Article from WSU Signpost - By Maria Villasenor (asst. news editor)
March 01, 2004
Zoology Professor Receives Prestigious Hinckley Award
Kent M. Van De Graaff has had a long relationship with Weber State University. After graduating in 1965 with his bachelor's degree in zoology, he returned 30 years later to teach in that same department.
"Most of all, I appreciate the opportunity to interact with the students," Van De Graaff said at Friday's Faculty Award Luncheon. "And I'm very fortunate that I enjoy what I do."
At the event, Van De Graaff received the John S. Hinckley Fellow Award. He said three weeks before the event he was given a personal notice of the award.
"I was surprised and honored," he said. "Dr.
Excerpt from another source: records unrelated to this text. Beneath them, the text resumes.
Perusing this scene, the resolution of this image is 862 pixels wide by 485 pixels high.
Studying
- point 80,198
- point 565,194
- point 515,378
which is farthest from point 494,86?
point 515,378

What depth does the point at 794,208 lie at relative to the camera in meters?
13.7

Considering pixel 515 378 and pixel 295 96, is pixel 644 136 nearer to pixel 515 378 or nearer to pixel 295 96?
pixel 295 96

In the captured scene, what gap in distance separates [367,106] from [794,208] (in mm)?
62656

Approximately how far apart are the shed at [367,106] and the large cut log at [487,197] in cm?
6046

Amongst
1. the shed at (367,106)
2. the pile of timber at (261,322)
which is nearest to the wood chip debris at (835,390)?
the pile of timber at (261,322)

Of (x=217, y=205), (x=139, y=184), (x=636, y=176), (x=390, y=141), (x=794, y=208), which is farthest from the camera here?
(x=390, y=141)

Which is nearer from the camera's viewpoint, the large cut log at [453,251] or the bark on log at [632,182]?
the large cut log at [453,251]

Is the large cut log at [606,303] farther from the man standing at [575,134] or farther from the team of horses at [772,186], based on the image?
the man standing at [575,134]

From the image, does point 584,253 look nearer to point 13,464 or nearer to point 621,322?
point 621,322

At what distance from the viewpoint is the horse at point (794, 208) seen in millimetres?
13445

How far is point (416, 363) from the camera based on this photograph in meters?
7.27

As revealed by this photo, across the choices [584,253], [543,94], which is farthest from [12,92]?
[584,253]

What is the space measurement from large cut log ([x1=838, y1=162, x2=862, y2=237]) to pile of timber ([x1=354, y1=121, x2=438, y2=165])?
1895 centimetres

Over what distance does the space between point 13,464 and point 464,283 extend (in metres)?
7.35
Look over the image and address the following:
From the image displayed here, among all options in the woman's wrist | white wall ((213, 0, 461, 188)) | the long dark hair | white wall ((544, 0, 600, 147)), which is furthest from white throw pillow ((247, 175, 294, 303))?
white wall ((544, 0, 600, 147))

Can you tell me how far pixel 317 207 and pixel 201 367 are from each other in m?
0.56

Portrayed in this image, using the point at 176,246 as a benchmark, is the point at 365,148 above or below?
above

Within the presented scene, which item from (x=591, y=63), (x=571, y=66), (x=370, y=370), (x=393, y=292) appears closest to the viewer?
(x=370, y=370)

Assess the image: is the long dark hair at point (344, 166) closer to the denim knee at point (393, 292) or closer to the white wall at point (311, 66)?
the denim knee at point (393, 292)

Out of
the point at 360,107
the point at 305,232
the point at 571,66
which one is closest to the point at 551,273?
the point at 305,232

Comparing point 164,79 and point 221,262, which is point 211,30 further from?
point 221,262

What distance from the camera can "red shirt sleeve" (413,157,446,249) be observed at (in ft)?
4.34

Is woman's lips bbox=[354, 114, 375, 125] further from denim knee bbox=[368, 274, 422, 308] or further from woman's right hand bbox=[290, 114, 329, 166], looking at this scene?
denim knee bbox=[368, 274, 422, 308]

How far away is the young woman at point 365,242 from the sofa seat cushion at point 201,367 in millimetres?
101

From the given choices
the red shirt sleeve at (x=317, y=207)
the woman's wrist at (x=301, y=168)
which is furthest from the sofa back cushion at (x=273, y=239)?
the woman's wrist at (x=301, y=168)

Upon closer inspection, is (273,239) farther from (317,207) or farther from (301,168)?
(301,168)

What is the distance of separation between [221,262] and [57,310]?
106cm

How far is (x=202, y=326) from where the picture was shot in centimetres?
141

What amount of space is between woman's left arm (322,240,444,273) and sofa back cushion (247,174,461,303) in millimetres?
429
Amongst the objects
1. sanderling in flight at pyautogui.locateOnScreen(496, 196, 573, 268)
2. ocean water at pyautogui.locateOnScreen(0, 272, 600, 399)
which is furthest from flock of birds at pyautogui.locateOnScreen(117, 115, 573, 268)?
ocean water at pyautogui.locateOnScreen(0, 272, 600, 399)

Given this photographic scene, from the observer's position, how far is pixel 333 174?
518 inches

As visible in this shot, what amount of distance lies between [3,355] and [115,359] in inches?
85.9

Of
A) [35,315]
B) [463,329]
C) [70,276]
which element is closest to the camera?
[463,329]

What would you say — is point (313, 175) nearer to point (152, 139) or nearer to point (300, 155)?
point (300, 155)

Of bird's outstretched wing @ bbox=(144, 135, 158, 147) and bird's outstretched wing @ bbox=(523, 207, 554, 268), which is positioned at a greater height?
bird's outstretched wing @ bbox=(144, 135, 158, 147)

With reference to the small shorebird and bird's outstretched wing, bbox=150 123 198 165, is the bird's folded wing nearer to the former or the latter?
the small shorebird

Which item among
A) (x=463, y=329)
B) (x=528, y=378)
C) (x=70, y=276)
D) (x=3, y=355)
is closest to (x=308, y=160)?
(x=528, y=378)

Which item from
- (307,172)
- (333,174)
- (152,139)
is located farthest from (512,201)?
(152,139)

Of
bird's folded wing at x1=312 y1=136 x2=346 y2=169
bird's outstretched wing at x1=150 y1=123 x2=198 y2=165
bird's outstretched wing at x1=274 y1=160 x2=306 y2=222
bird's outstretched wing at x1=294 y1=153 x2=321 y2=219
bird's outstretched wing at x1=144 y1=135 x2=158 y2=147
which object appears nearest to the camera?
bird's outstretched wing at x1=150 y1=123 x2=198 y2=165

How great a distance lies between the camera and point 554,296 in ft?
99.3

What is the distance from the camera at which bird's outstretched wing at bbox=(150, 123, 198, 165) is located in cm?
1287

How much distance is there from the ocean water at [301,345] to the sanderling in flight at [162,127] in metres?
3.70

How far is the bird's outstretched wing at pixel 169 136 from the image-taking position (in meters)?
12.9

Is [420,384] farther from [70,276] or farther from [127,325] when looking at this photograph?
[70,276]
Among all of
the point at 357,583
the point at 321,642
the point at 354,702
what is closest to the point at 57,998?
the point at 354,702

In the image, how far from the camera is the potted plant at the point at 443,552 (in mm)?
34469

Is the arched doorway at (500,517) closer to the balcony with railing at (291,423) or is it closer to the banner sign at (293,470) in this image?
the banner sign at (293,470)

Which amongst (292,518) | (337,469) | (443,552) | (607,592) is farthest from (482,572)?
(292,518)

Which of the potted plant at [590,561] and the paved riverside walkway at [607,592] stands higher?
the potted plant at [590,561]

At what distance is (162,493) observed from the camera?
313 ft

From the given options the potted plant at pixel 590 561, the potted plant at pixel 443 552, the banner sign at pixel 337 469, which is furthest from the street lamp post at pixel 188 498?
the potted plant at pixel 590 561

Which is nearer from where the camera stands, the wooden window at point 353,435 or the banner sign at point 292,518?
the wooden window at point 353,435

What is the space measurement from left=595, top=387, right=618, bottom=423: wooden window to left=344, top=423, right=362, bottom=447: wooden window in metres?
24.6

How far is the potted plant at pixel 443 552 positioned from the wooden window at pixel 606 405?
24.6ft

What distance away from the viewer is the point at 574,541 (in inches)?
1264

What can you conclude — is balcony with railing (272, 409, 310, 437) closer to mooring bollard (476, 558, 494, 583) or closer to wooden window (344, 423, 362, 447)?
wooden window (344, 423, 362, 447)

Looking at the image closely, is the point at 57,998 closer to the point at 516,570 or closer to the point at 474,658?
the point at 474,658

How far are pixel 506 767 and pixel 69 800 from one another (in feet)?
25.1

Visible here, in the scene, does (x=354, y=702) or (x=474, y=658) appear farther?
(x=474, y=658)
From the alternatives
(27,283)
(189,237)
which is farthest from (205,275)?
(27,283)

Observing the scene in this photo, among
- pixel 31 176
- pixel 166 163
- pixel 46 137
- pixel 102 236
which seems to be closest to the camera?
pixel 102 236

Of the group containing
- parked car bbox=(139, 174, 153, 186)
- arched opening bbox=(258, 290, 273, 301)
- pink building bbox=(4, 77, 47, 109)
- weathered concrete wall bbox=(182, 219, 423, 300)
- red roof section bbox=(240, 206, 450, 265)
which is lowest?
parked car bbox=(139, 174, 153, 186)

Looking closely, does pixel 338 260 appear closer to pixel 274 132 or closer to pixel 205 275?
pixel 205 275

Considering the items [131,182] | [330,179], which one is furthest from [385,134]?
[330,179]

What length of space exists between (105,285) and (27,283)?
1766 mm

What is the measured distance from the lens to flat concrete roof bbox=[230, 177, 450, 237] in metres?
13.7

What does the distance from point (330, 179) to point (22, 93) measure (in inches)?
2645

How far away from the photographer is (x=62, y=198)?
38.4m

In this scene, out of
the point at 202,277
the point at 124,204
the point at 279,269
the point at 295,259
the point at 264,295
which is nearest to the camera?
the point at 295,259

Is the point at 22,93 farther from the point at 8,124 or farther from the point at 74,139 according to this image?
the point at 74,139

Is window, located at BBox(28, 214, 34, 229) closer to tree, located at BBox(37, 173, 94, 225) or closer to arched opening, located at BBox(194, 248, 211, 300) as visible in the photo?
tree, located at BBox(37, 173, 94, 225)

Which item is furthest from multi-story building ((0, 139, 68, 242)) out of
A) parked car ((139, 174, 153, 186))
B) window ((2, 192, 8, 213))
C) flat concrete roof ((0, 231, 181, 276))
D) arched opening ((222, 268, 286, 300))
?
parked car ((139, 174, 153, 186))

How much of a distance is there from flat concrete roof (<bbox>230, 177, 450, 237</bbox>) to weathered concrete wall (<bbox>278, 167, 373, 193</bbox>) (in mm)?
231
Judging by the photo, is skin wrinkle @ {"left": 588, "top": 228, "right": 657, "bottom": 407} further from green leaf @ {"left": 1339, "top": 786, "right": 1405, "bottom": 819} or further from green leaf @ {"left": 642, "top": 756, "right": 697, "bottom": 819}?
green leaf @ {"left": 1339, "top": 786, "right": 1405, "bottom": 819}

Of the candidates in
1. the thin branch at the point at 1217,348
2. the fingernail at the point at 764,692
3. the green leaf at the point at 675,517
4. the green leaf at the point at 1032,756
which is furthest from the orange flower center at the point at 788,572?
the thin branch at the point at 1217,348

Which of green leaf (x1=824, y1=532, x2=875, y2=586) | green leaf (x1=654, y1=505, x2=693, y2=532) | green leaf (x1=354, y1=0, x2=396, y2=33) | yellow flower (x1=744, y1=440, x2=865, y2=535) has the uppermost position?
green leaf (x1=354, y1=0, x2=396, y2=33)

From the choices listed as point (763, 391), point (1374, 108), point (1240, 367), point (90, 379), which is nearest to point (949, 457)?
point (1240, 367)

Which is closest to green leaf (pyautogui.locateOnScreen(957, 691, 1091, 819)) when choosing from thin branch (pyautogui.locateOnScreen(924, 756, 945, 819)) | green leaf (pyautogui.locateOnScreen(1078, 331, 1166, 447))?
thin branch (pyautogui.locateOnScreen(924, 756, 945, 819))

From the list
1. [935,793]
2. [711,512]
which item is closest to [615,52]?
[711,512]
Millner came right into my office and told me about it, and I was very flattered."
The luncheon was held in honor of 85 professors serving five, 10, 15, 20, 25, 30 and 35 years; seven retiring professors; and the recipients of the Exemplary Collaboration Award and the Hinckley Award.
"We step back and we honor the individuals in the community who make this place such a wonderful place, and for the dedication and the commitment of our faculty and what you do for our students,"
WSU President F. Ann Millner said welcoming guests and faculty.
Last year, Van De Graaff won the Crystal Crest Master Teacher Award.
"That was most pleasing because it was symbolic of what your students think of you," he said, "and I'm comfortable teaching students and very anxious for them to achieve to their potential."
In addition to his teaching, students are benefited by Van De Graaff's role as premedical advisor.
"I feel that I can help them out," Van De Graaff said. "I have three sons who are physicians, so I've seen firsthand what is entailed in that and what they go through."
Van De Graaff earned his master's degree at the University of Utah in anatomy and said he remembers taking classes with many medical students.
Knowing the subject well, Van De Graaff wrote an anatomy textbook used on campus and has written more than 20 textbooks, manuals and atlases.
He is working on a new edition of the human anatomy textbook, and another lab manual on botany, during his sabbatical leave this semester. Van De Graaff is also finishing a histology textbook he is co-authoring with a faculty member from Northwestern University. Histology is the microscopic study of tissue.
"The co-author, Dr. Tessler, is the one who will be providing many of the images," Van De Graaff said. "He really is a world-renowned histologist, so it's a pleasure to work with him."
Although on sabbatical leave this semester, Van De Graaff continues to see students at WSU.
"They need good guidance; they need opportunities; they need to have motivation; they need to mature professionally; and I feel that I can aid in all those aspects," Van De Graaff said.
He met Thursday with Kurtis Ellis, a WSU premed student. Ellis said he felt he was given a lot of help and confidence from Van De Graaff within the three years he has met with him. Ellis also mentioned hearing an admissions officer at the University of Utah say Van De Graaff was the best premedical advisor in the state.
"A letter of recommendation from him goes a long way because of his reputation, both at the University of Utah and other schools," Ellis said. "He always tells you that he's your advocate. He wants you to get into school, and he will do his best to write a good letter, an honest letter, to help you with that."
The opinions of another student Van De Graaff helped were heard during the luncheon. While introducing Van De Graaff, Millner read what a student had said of him:
"His teaching does what teaching is supposed to do; it makes students love to learn."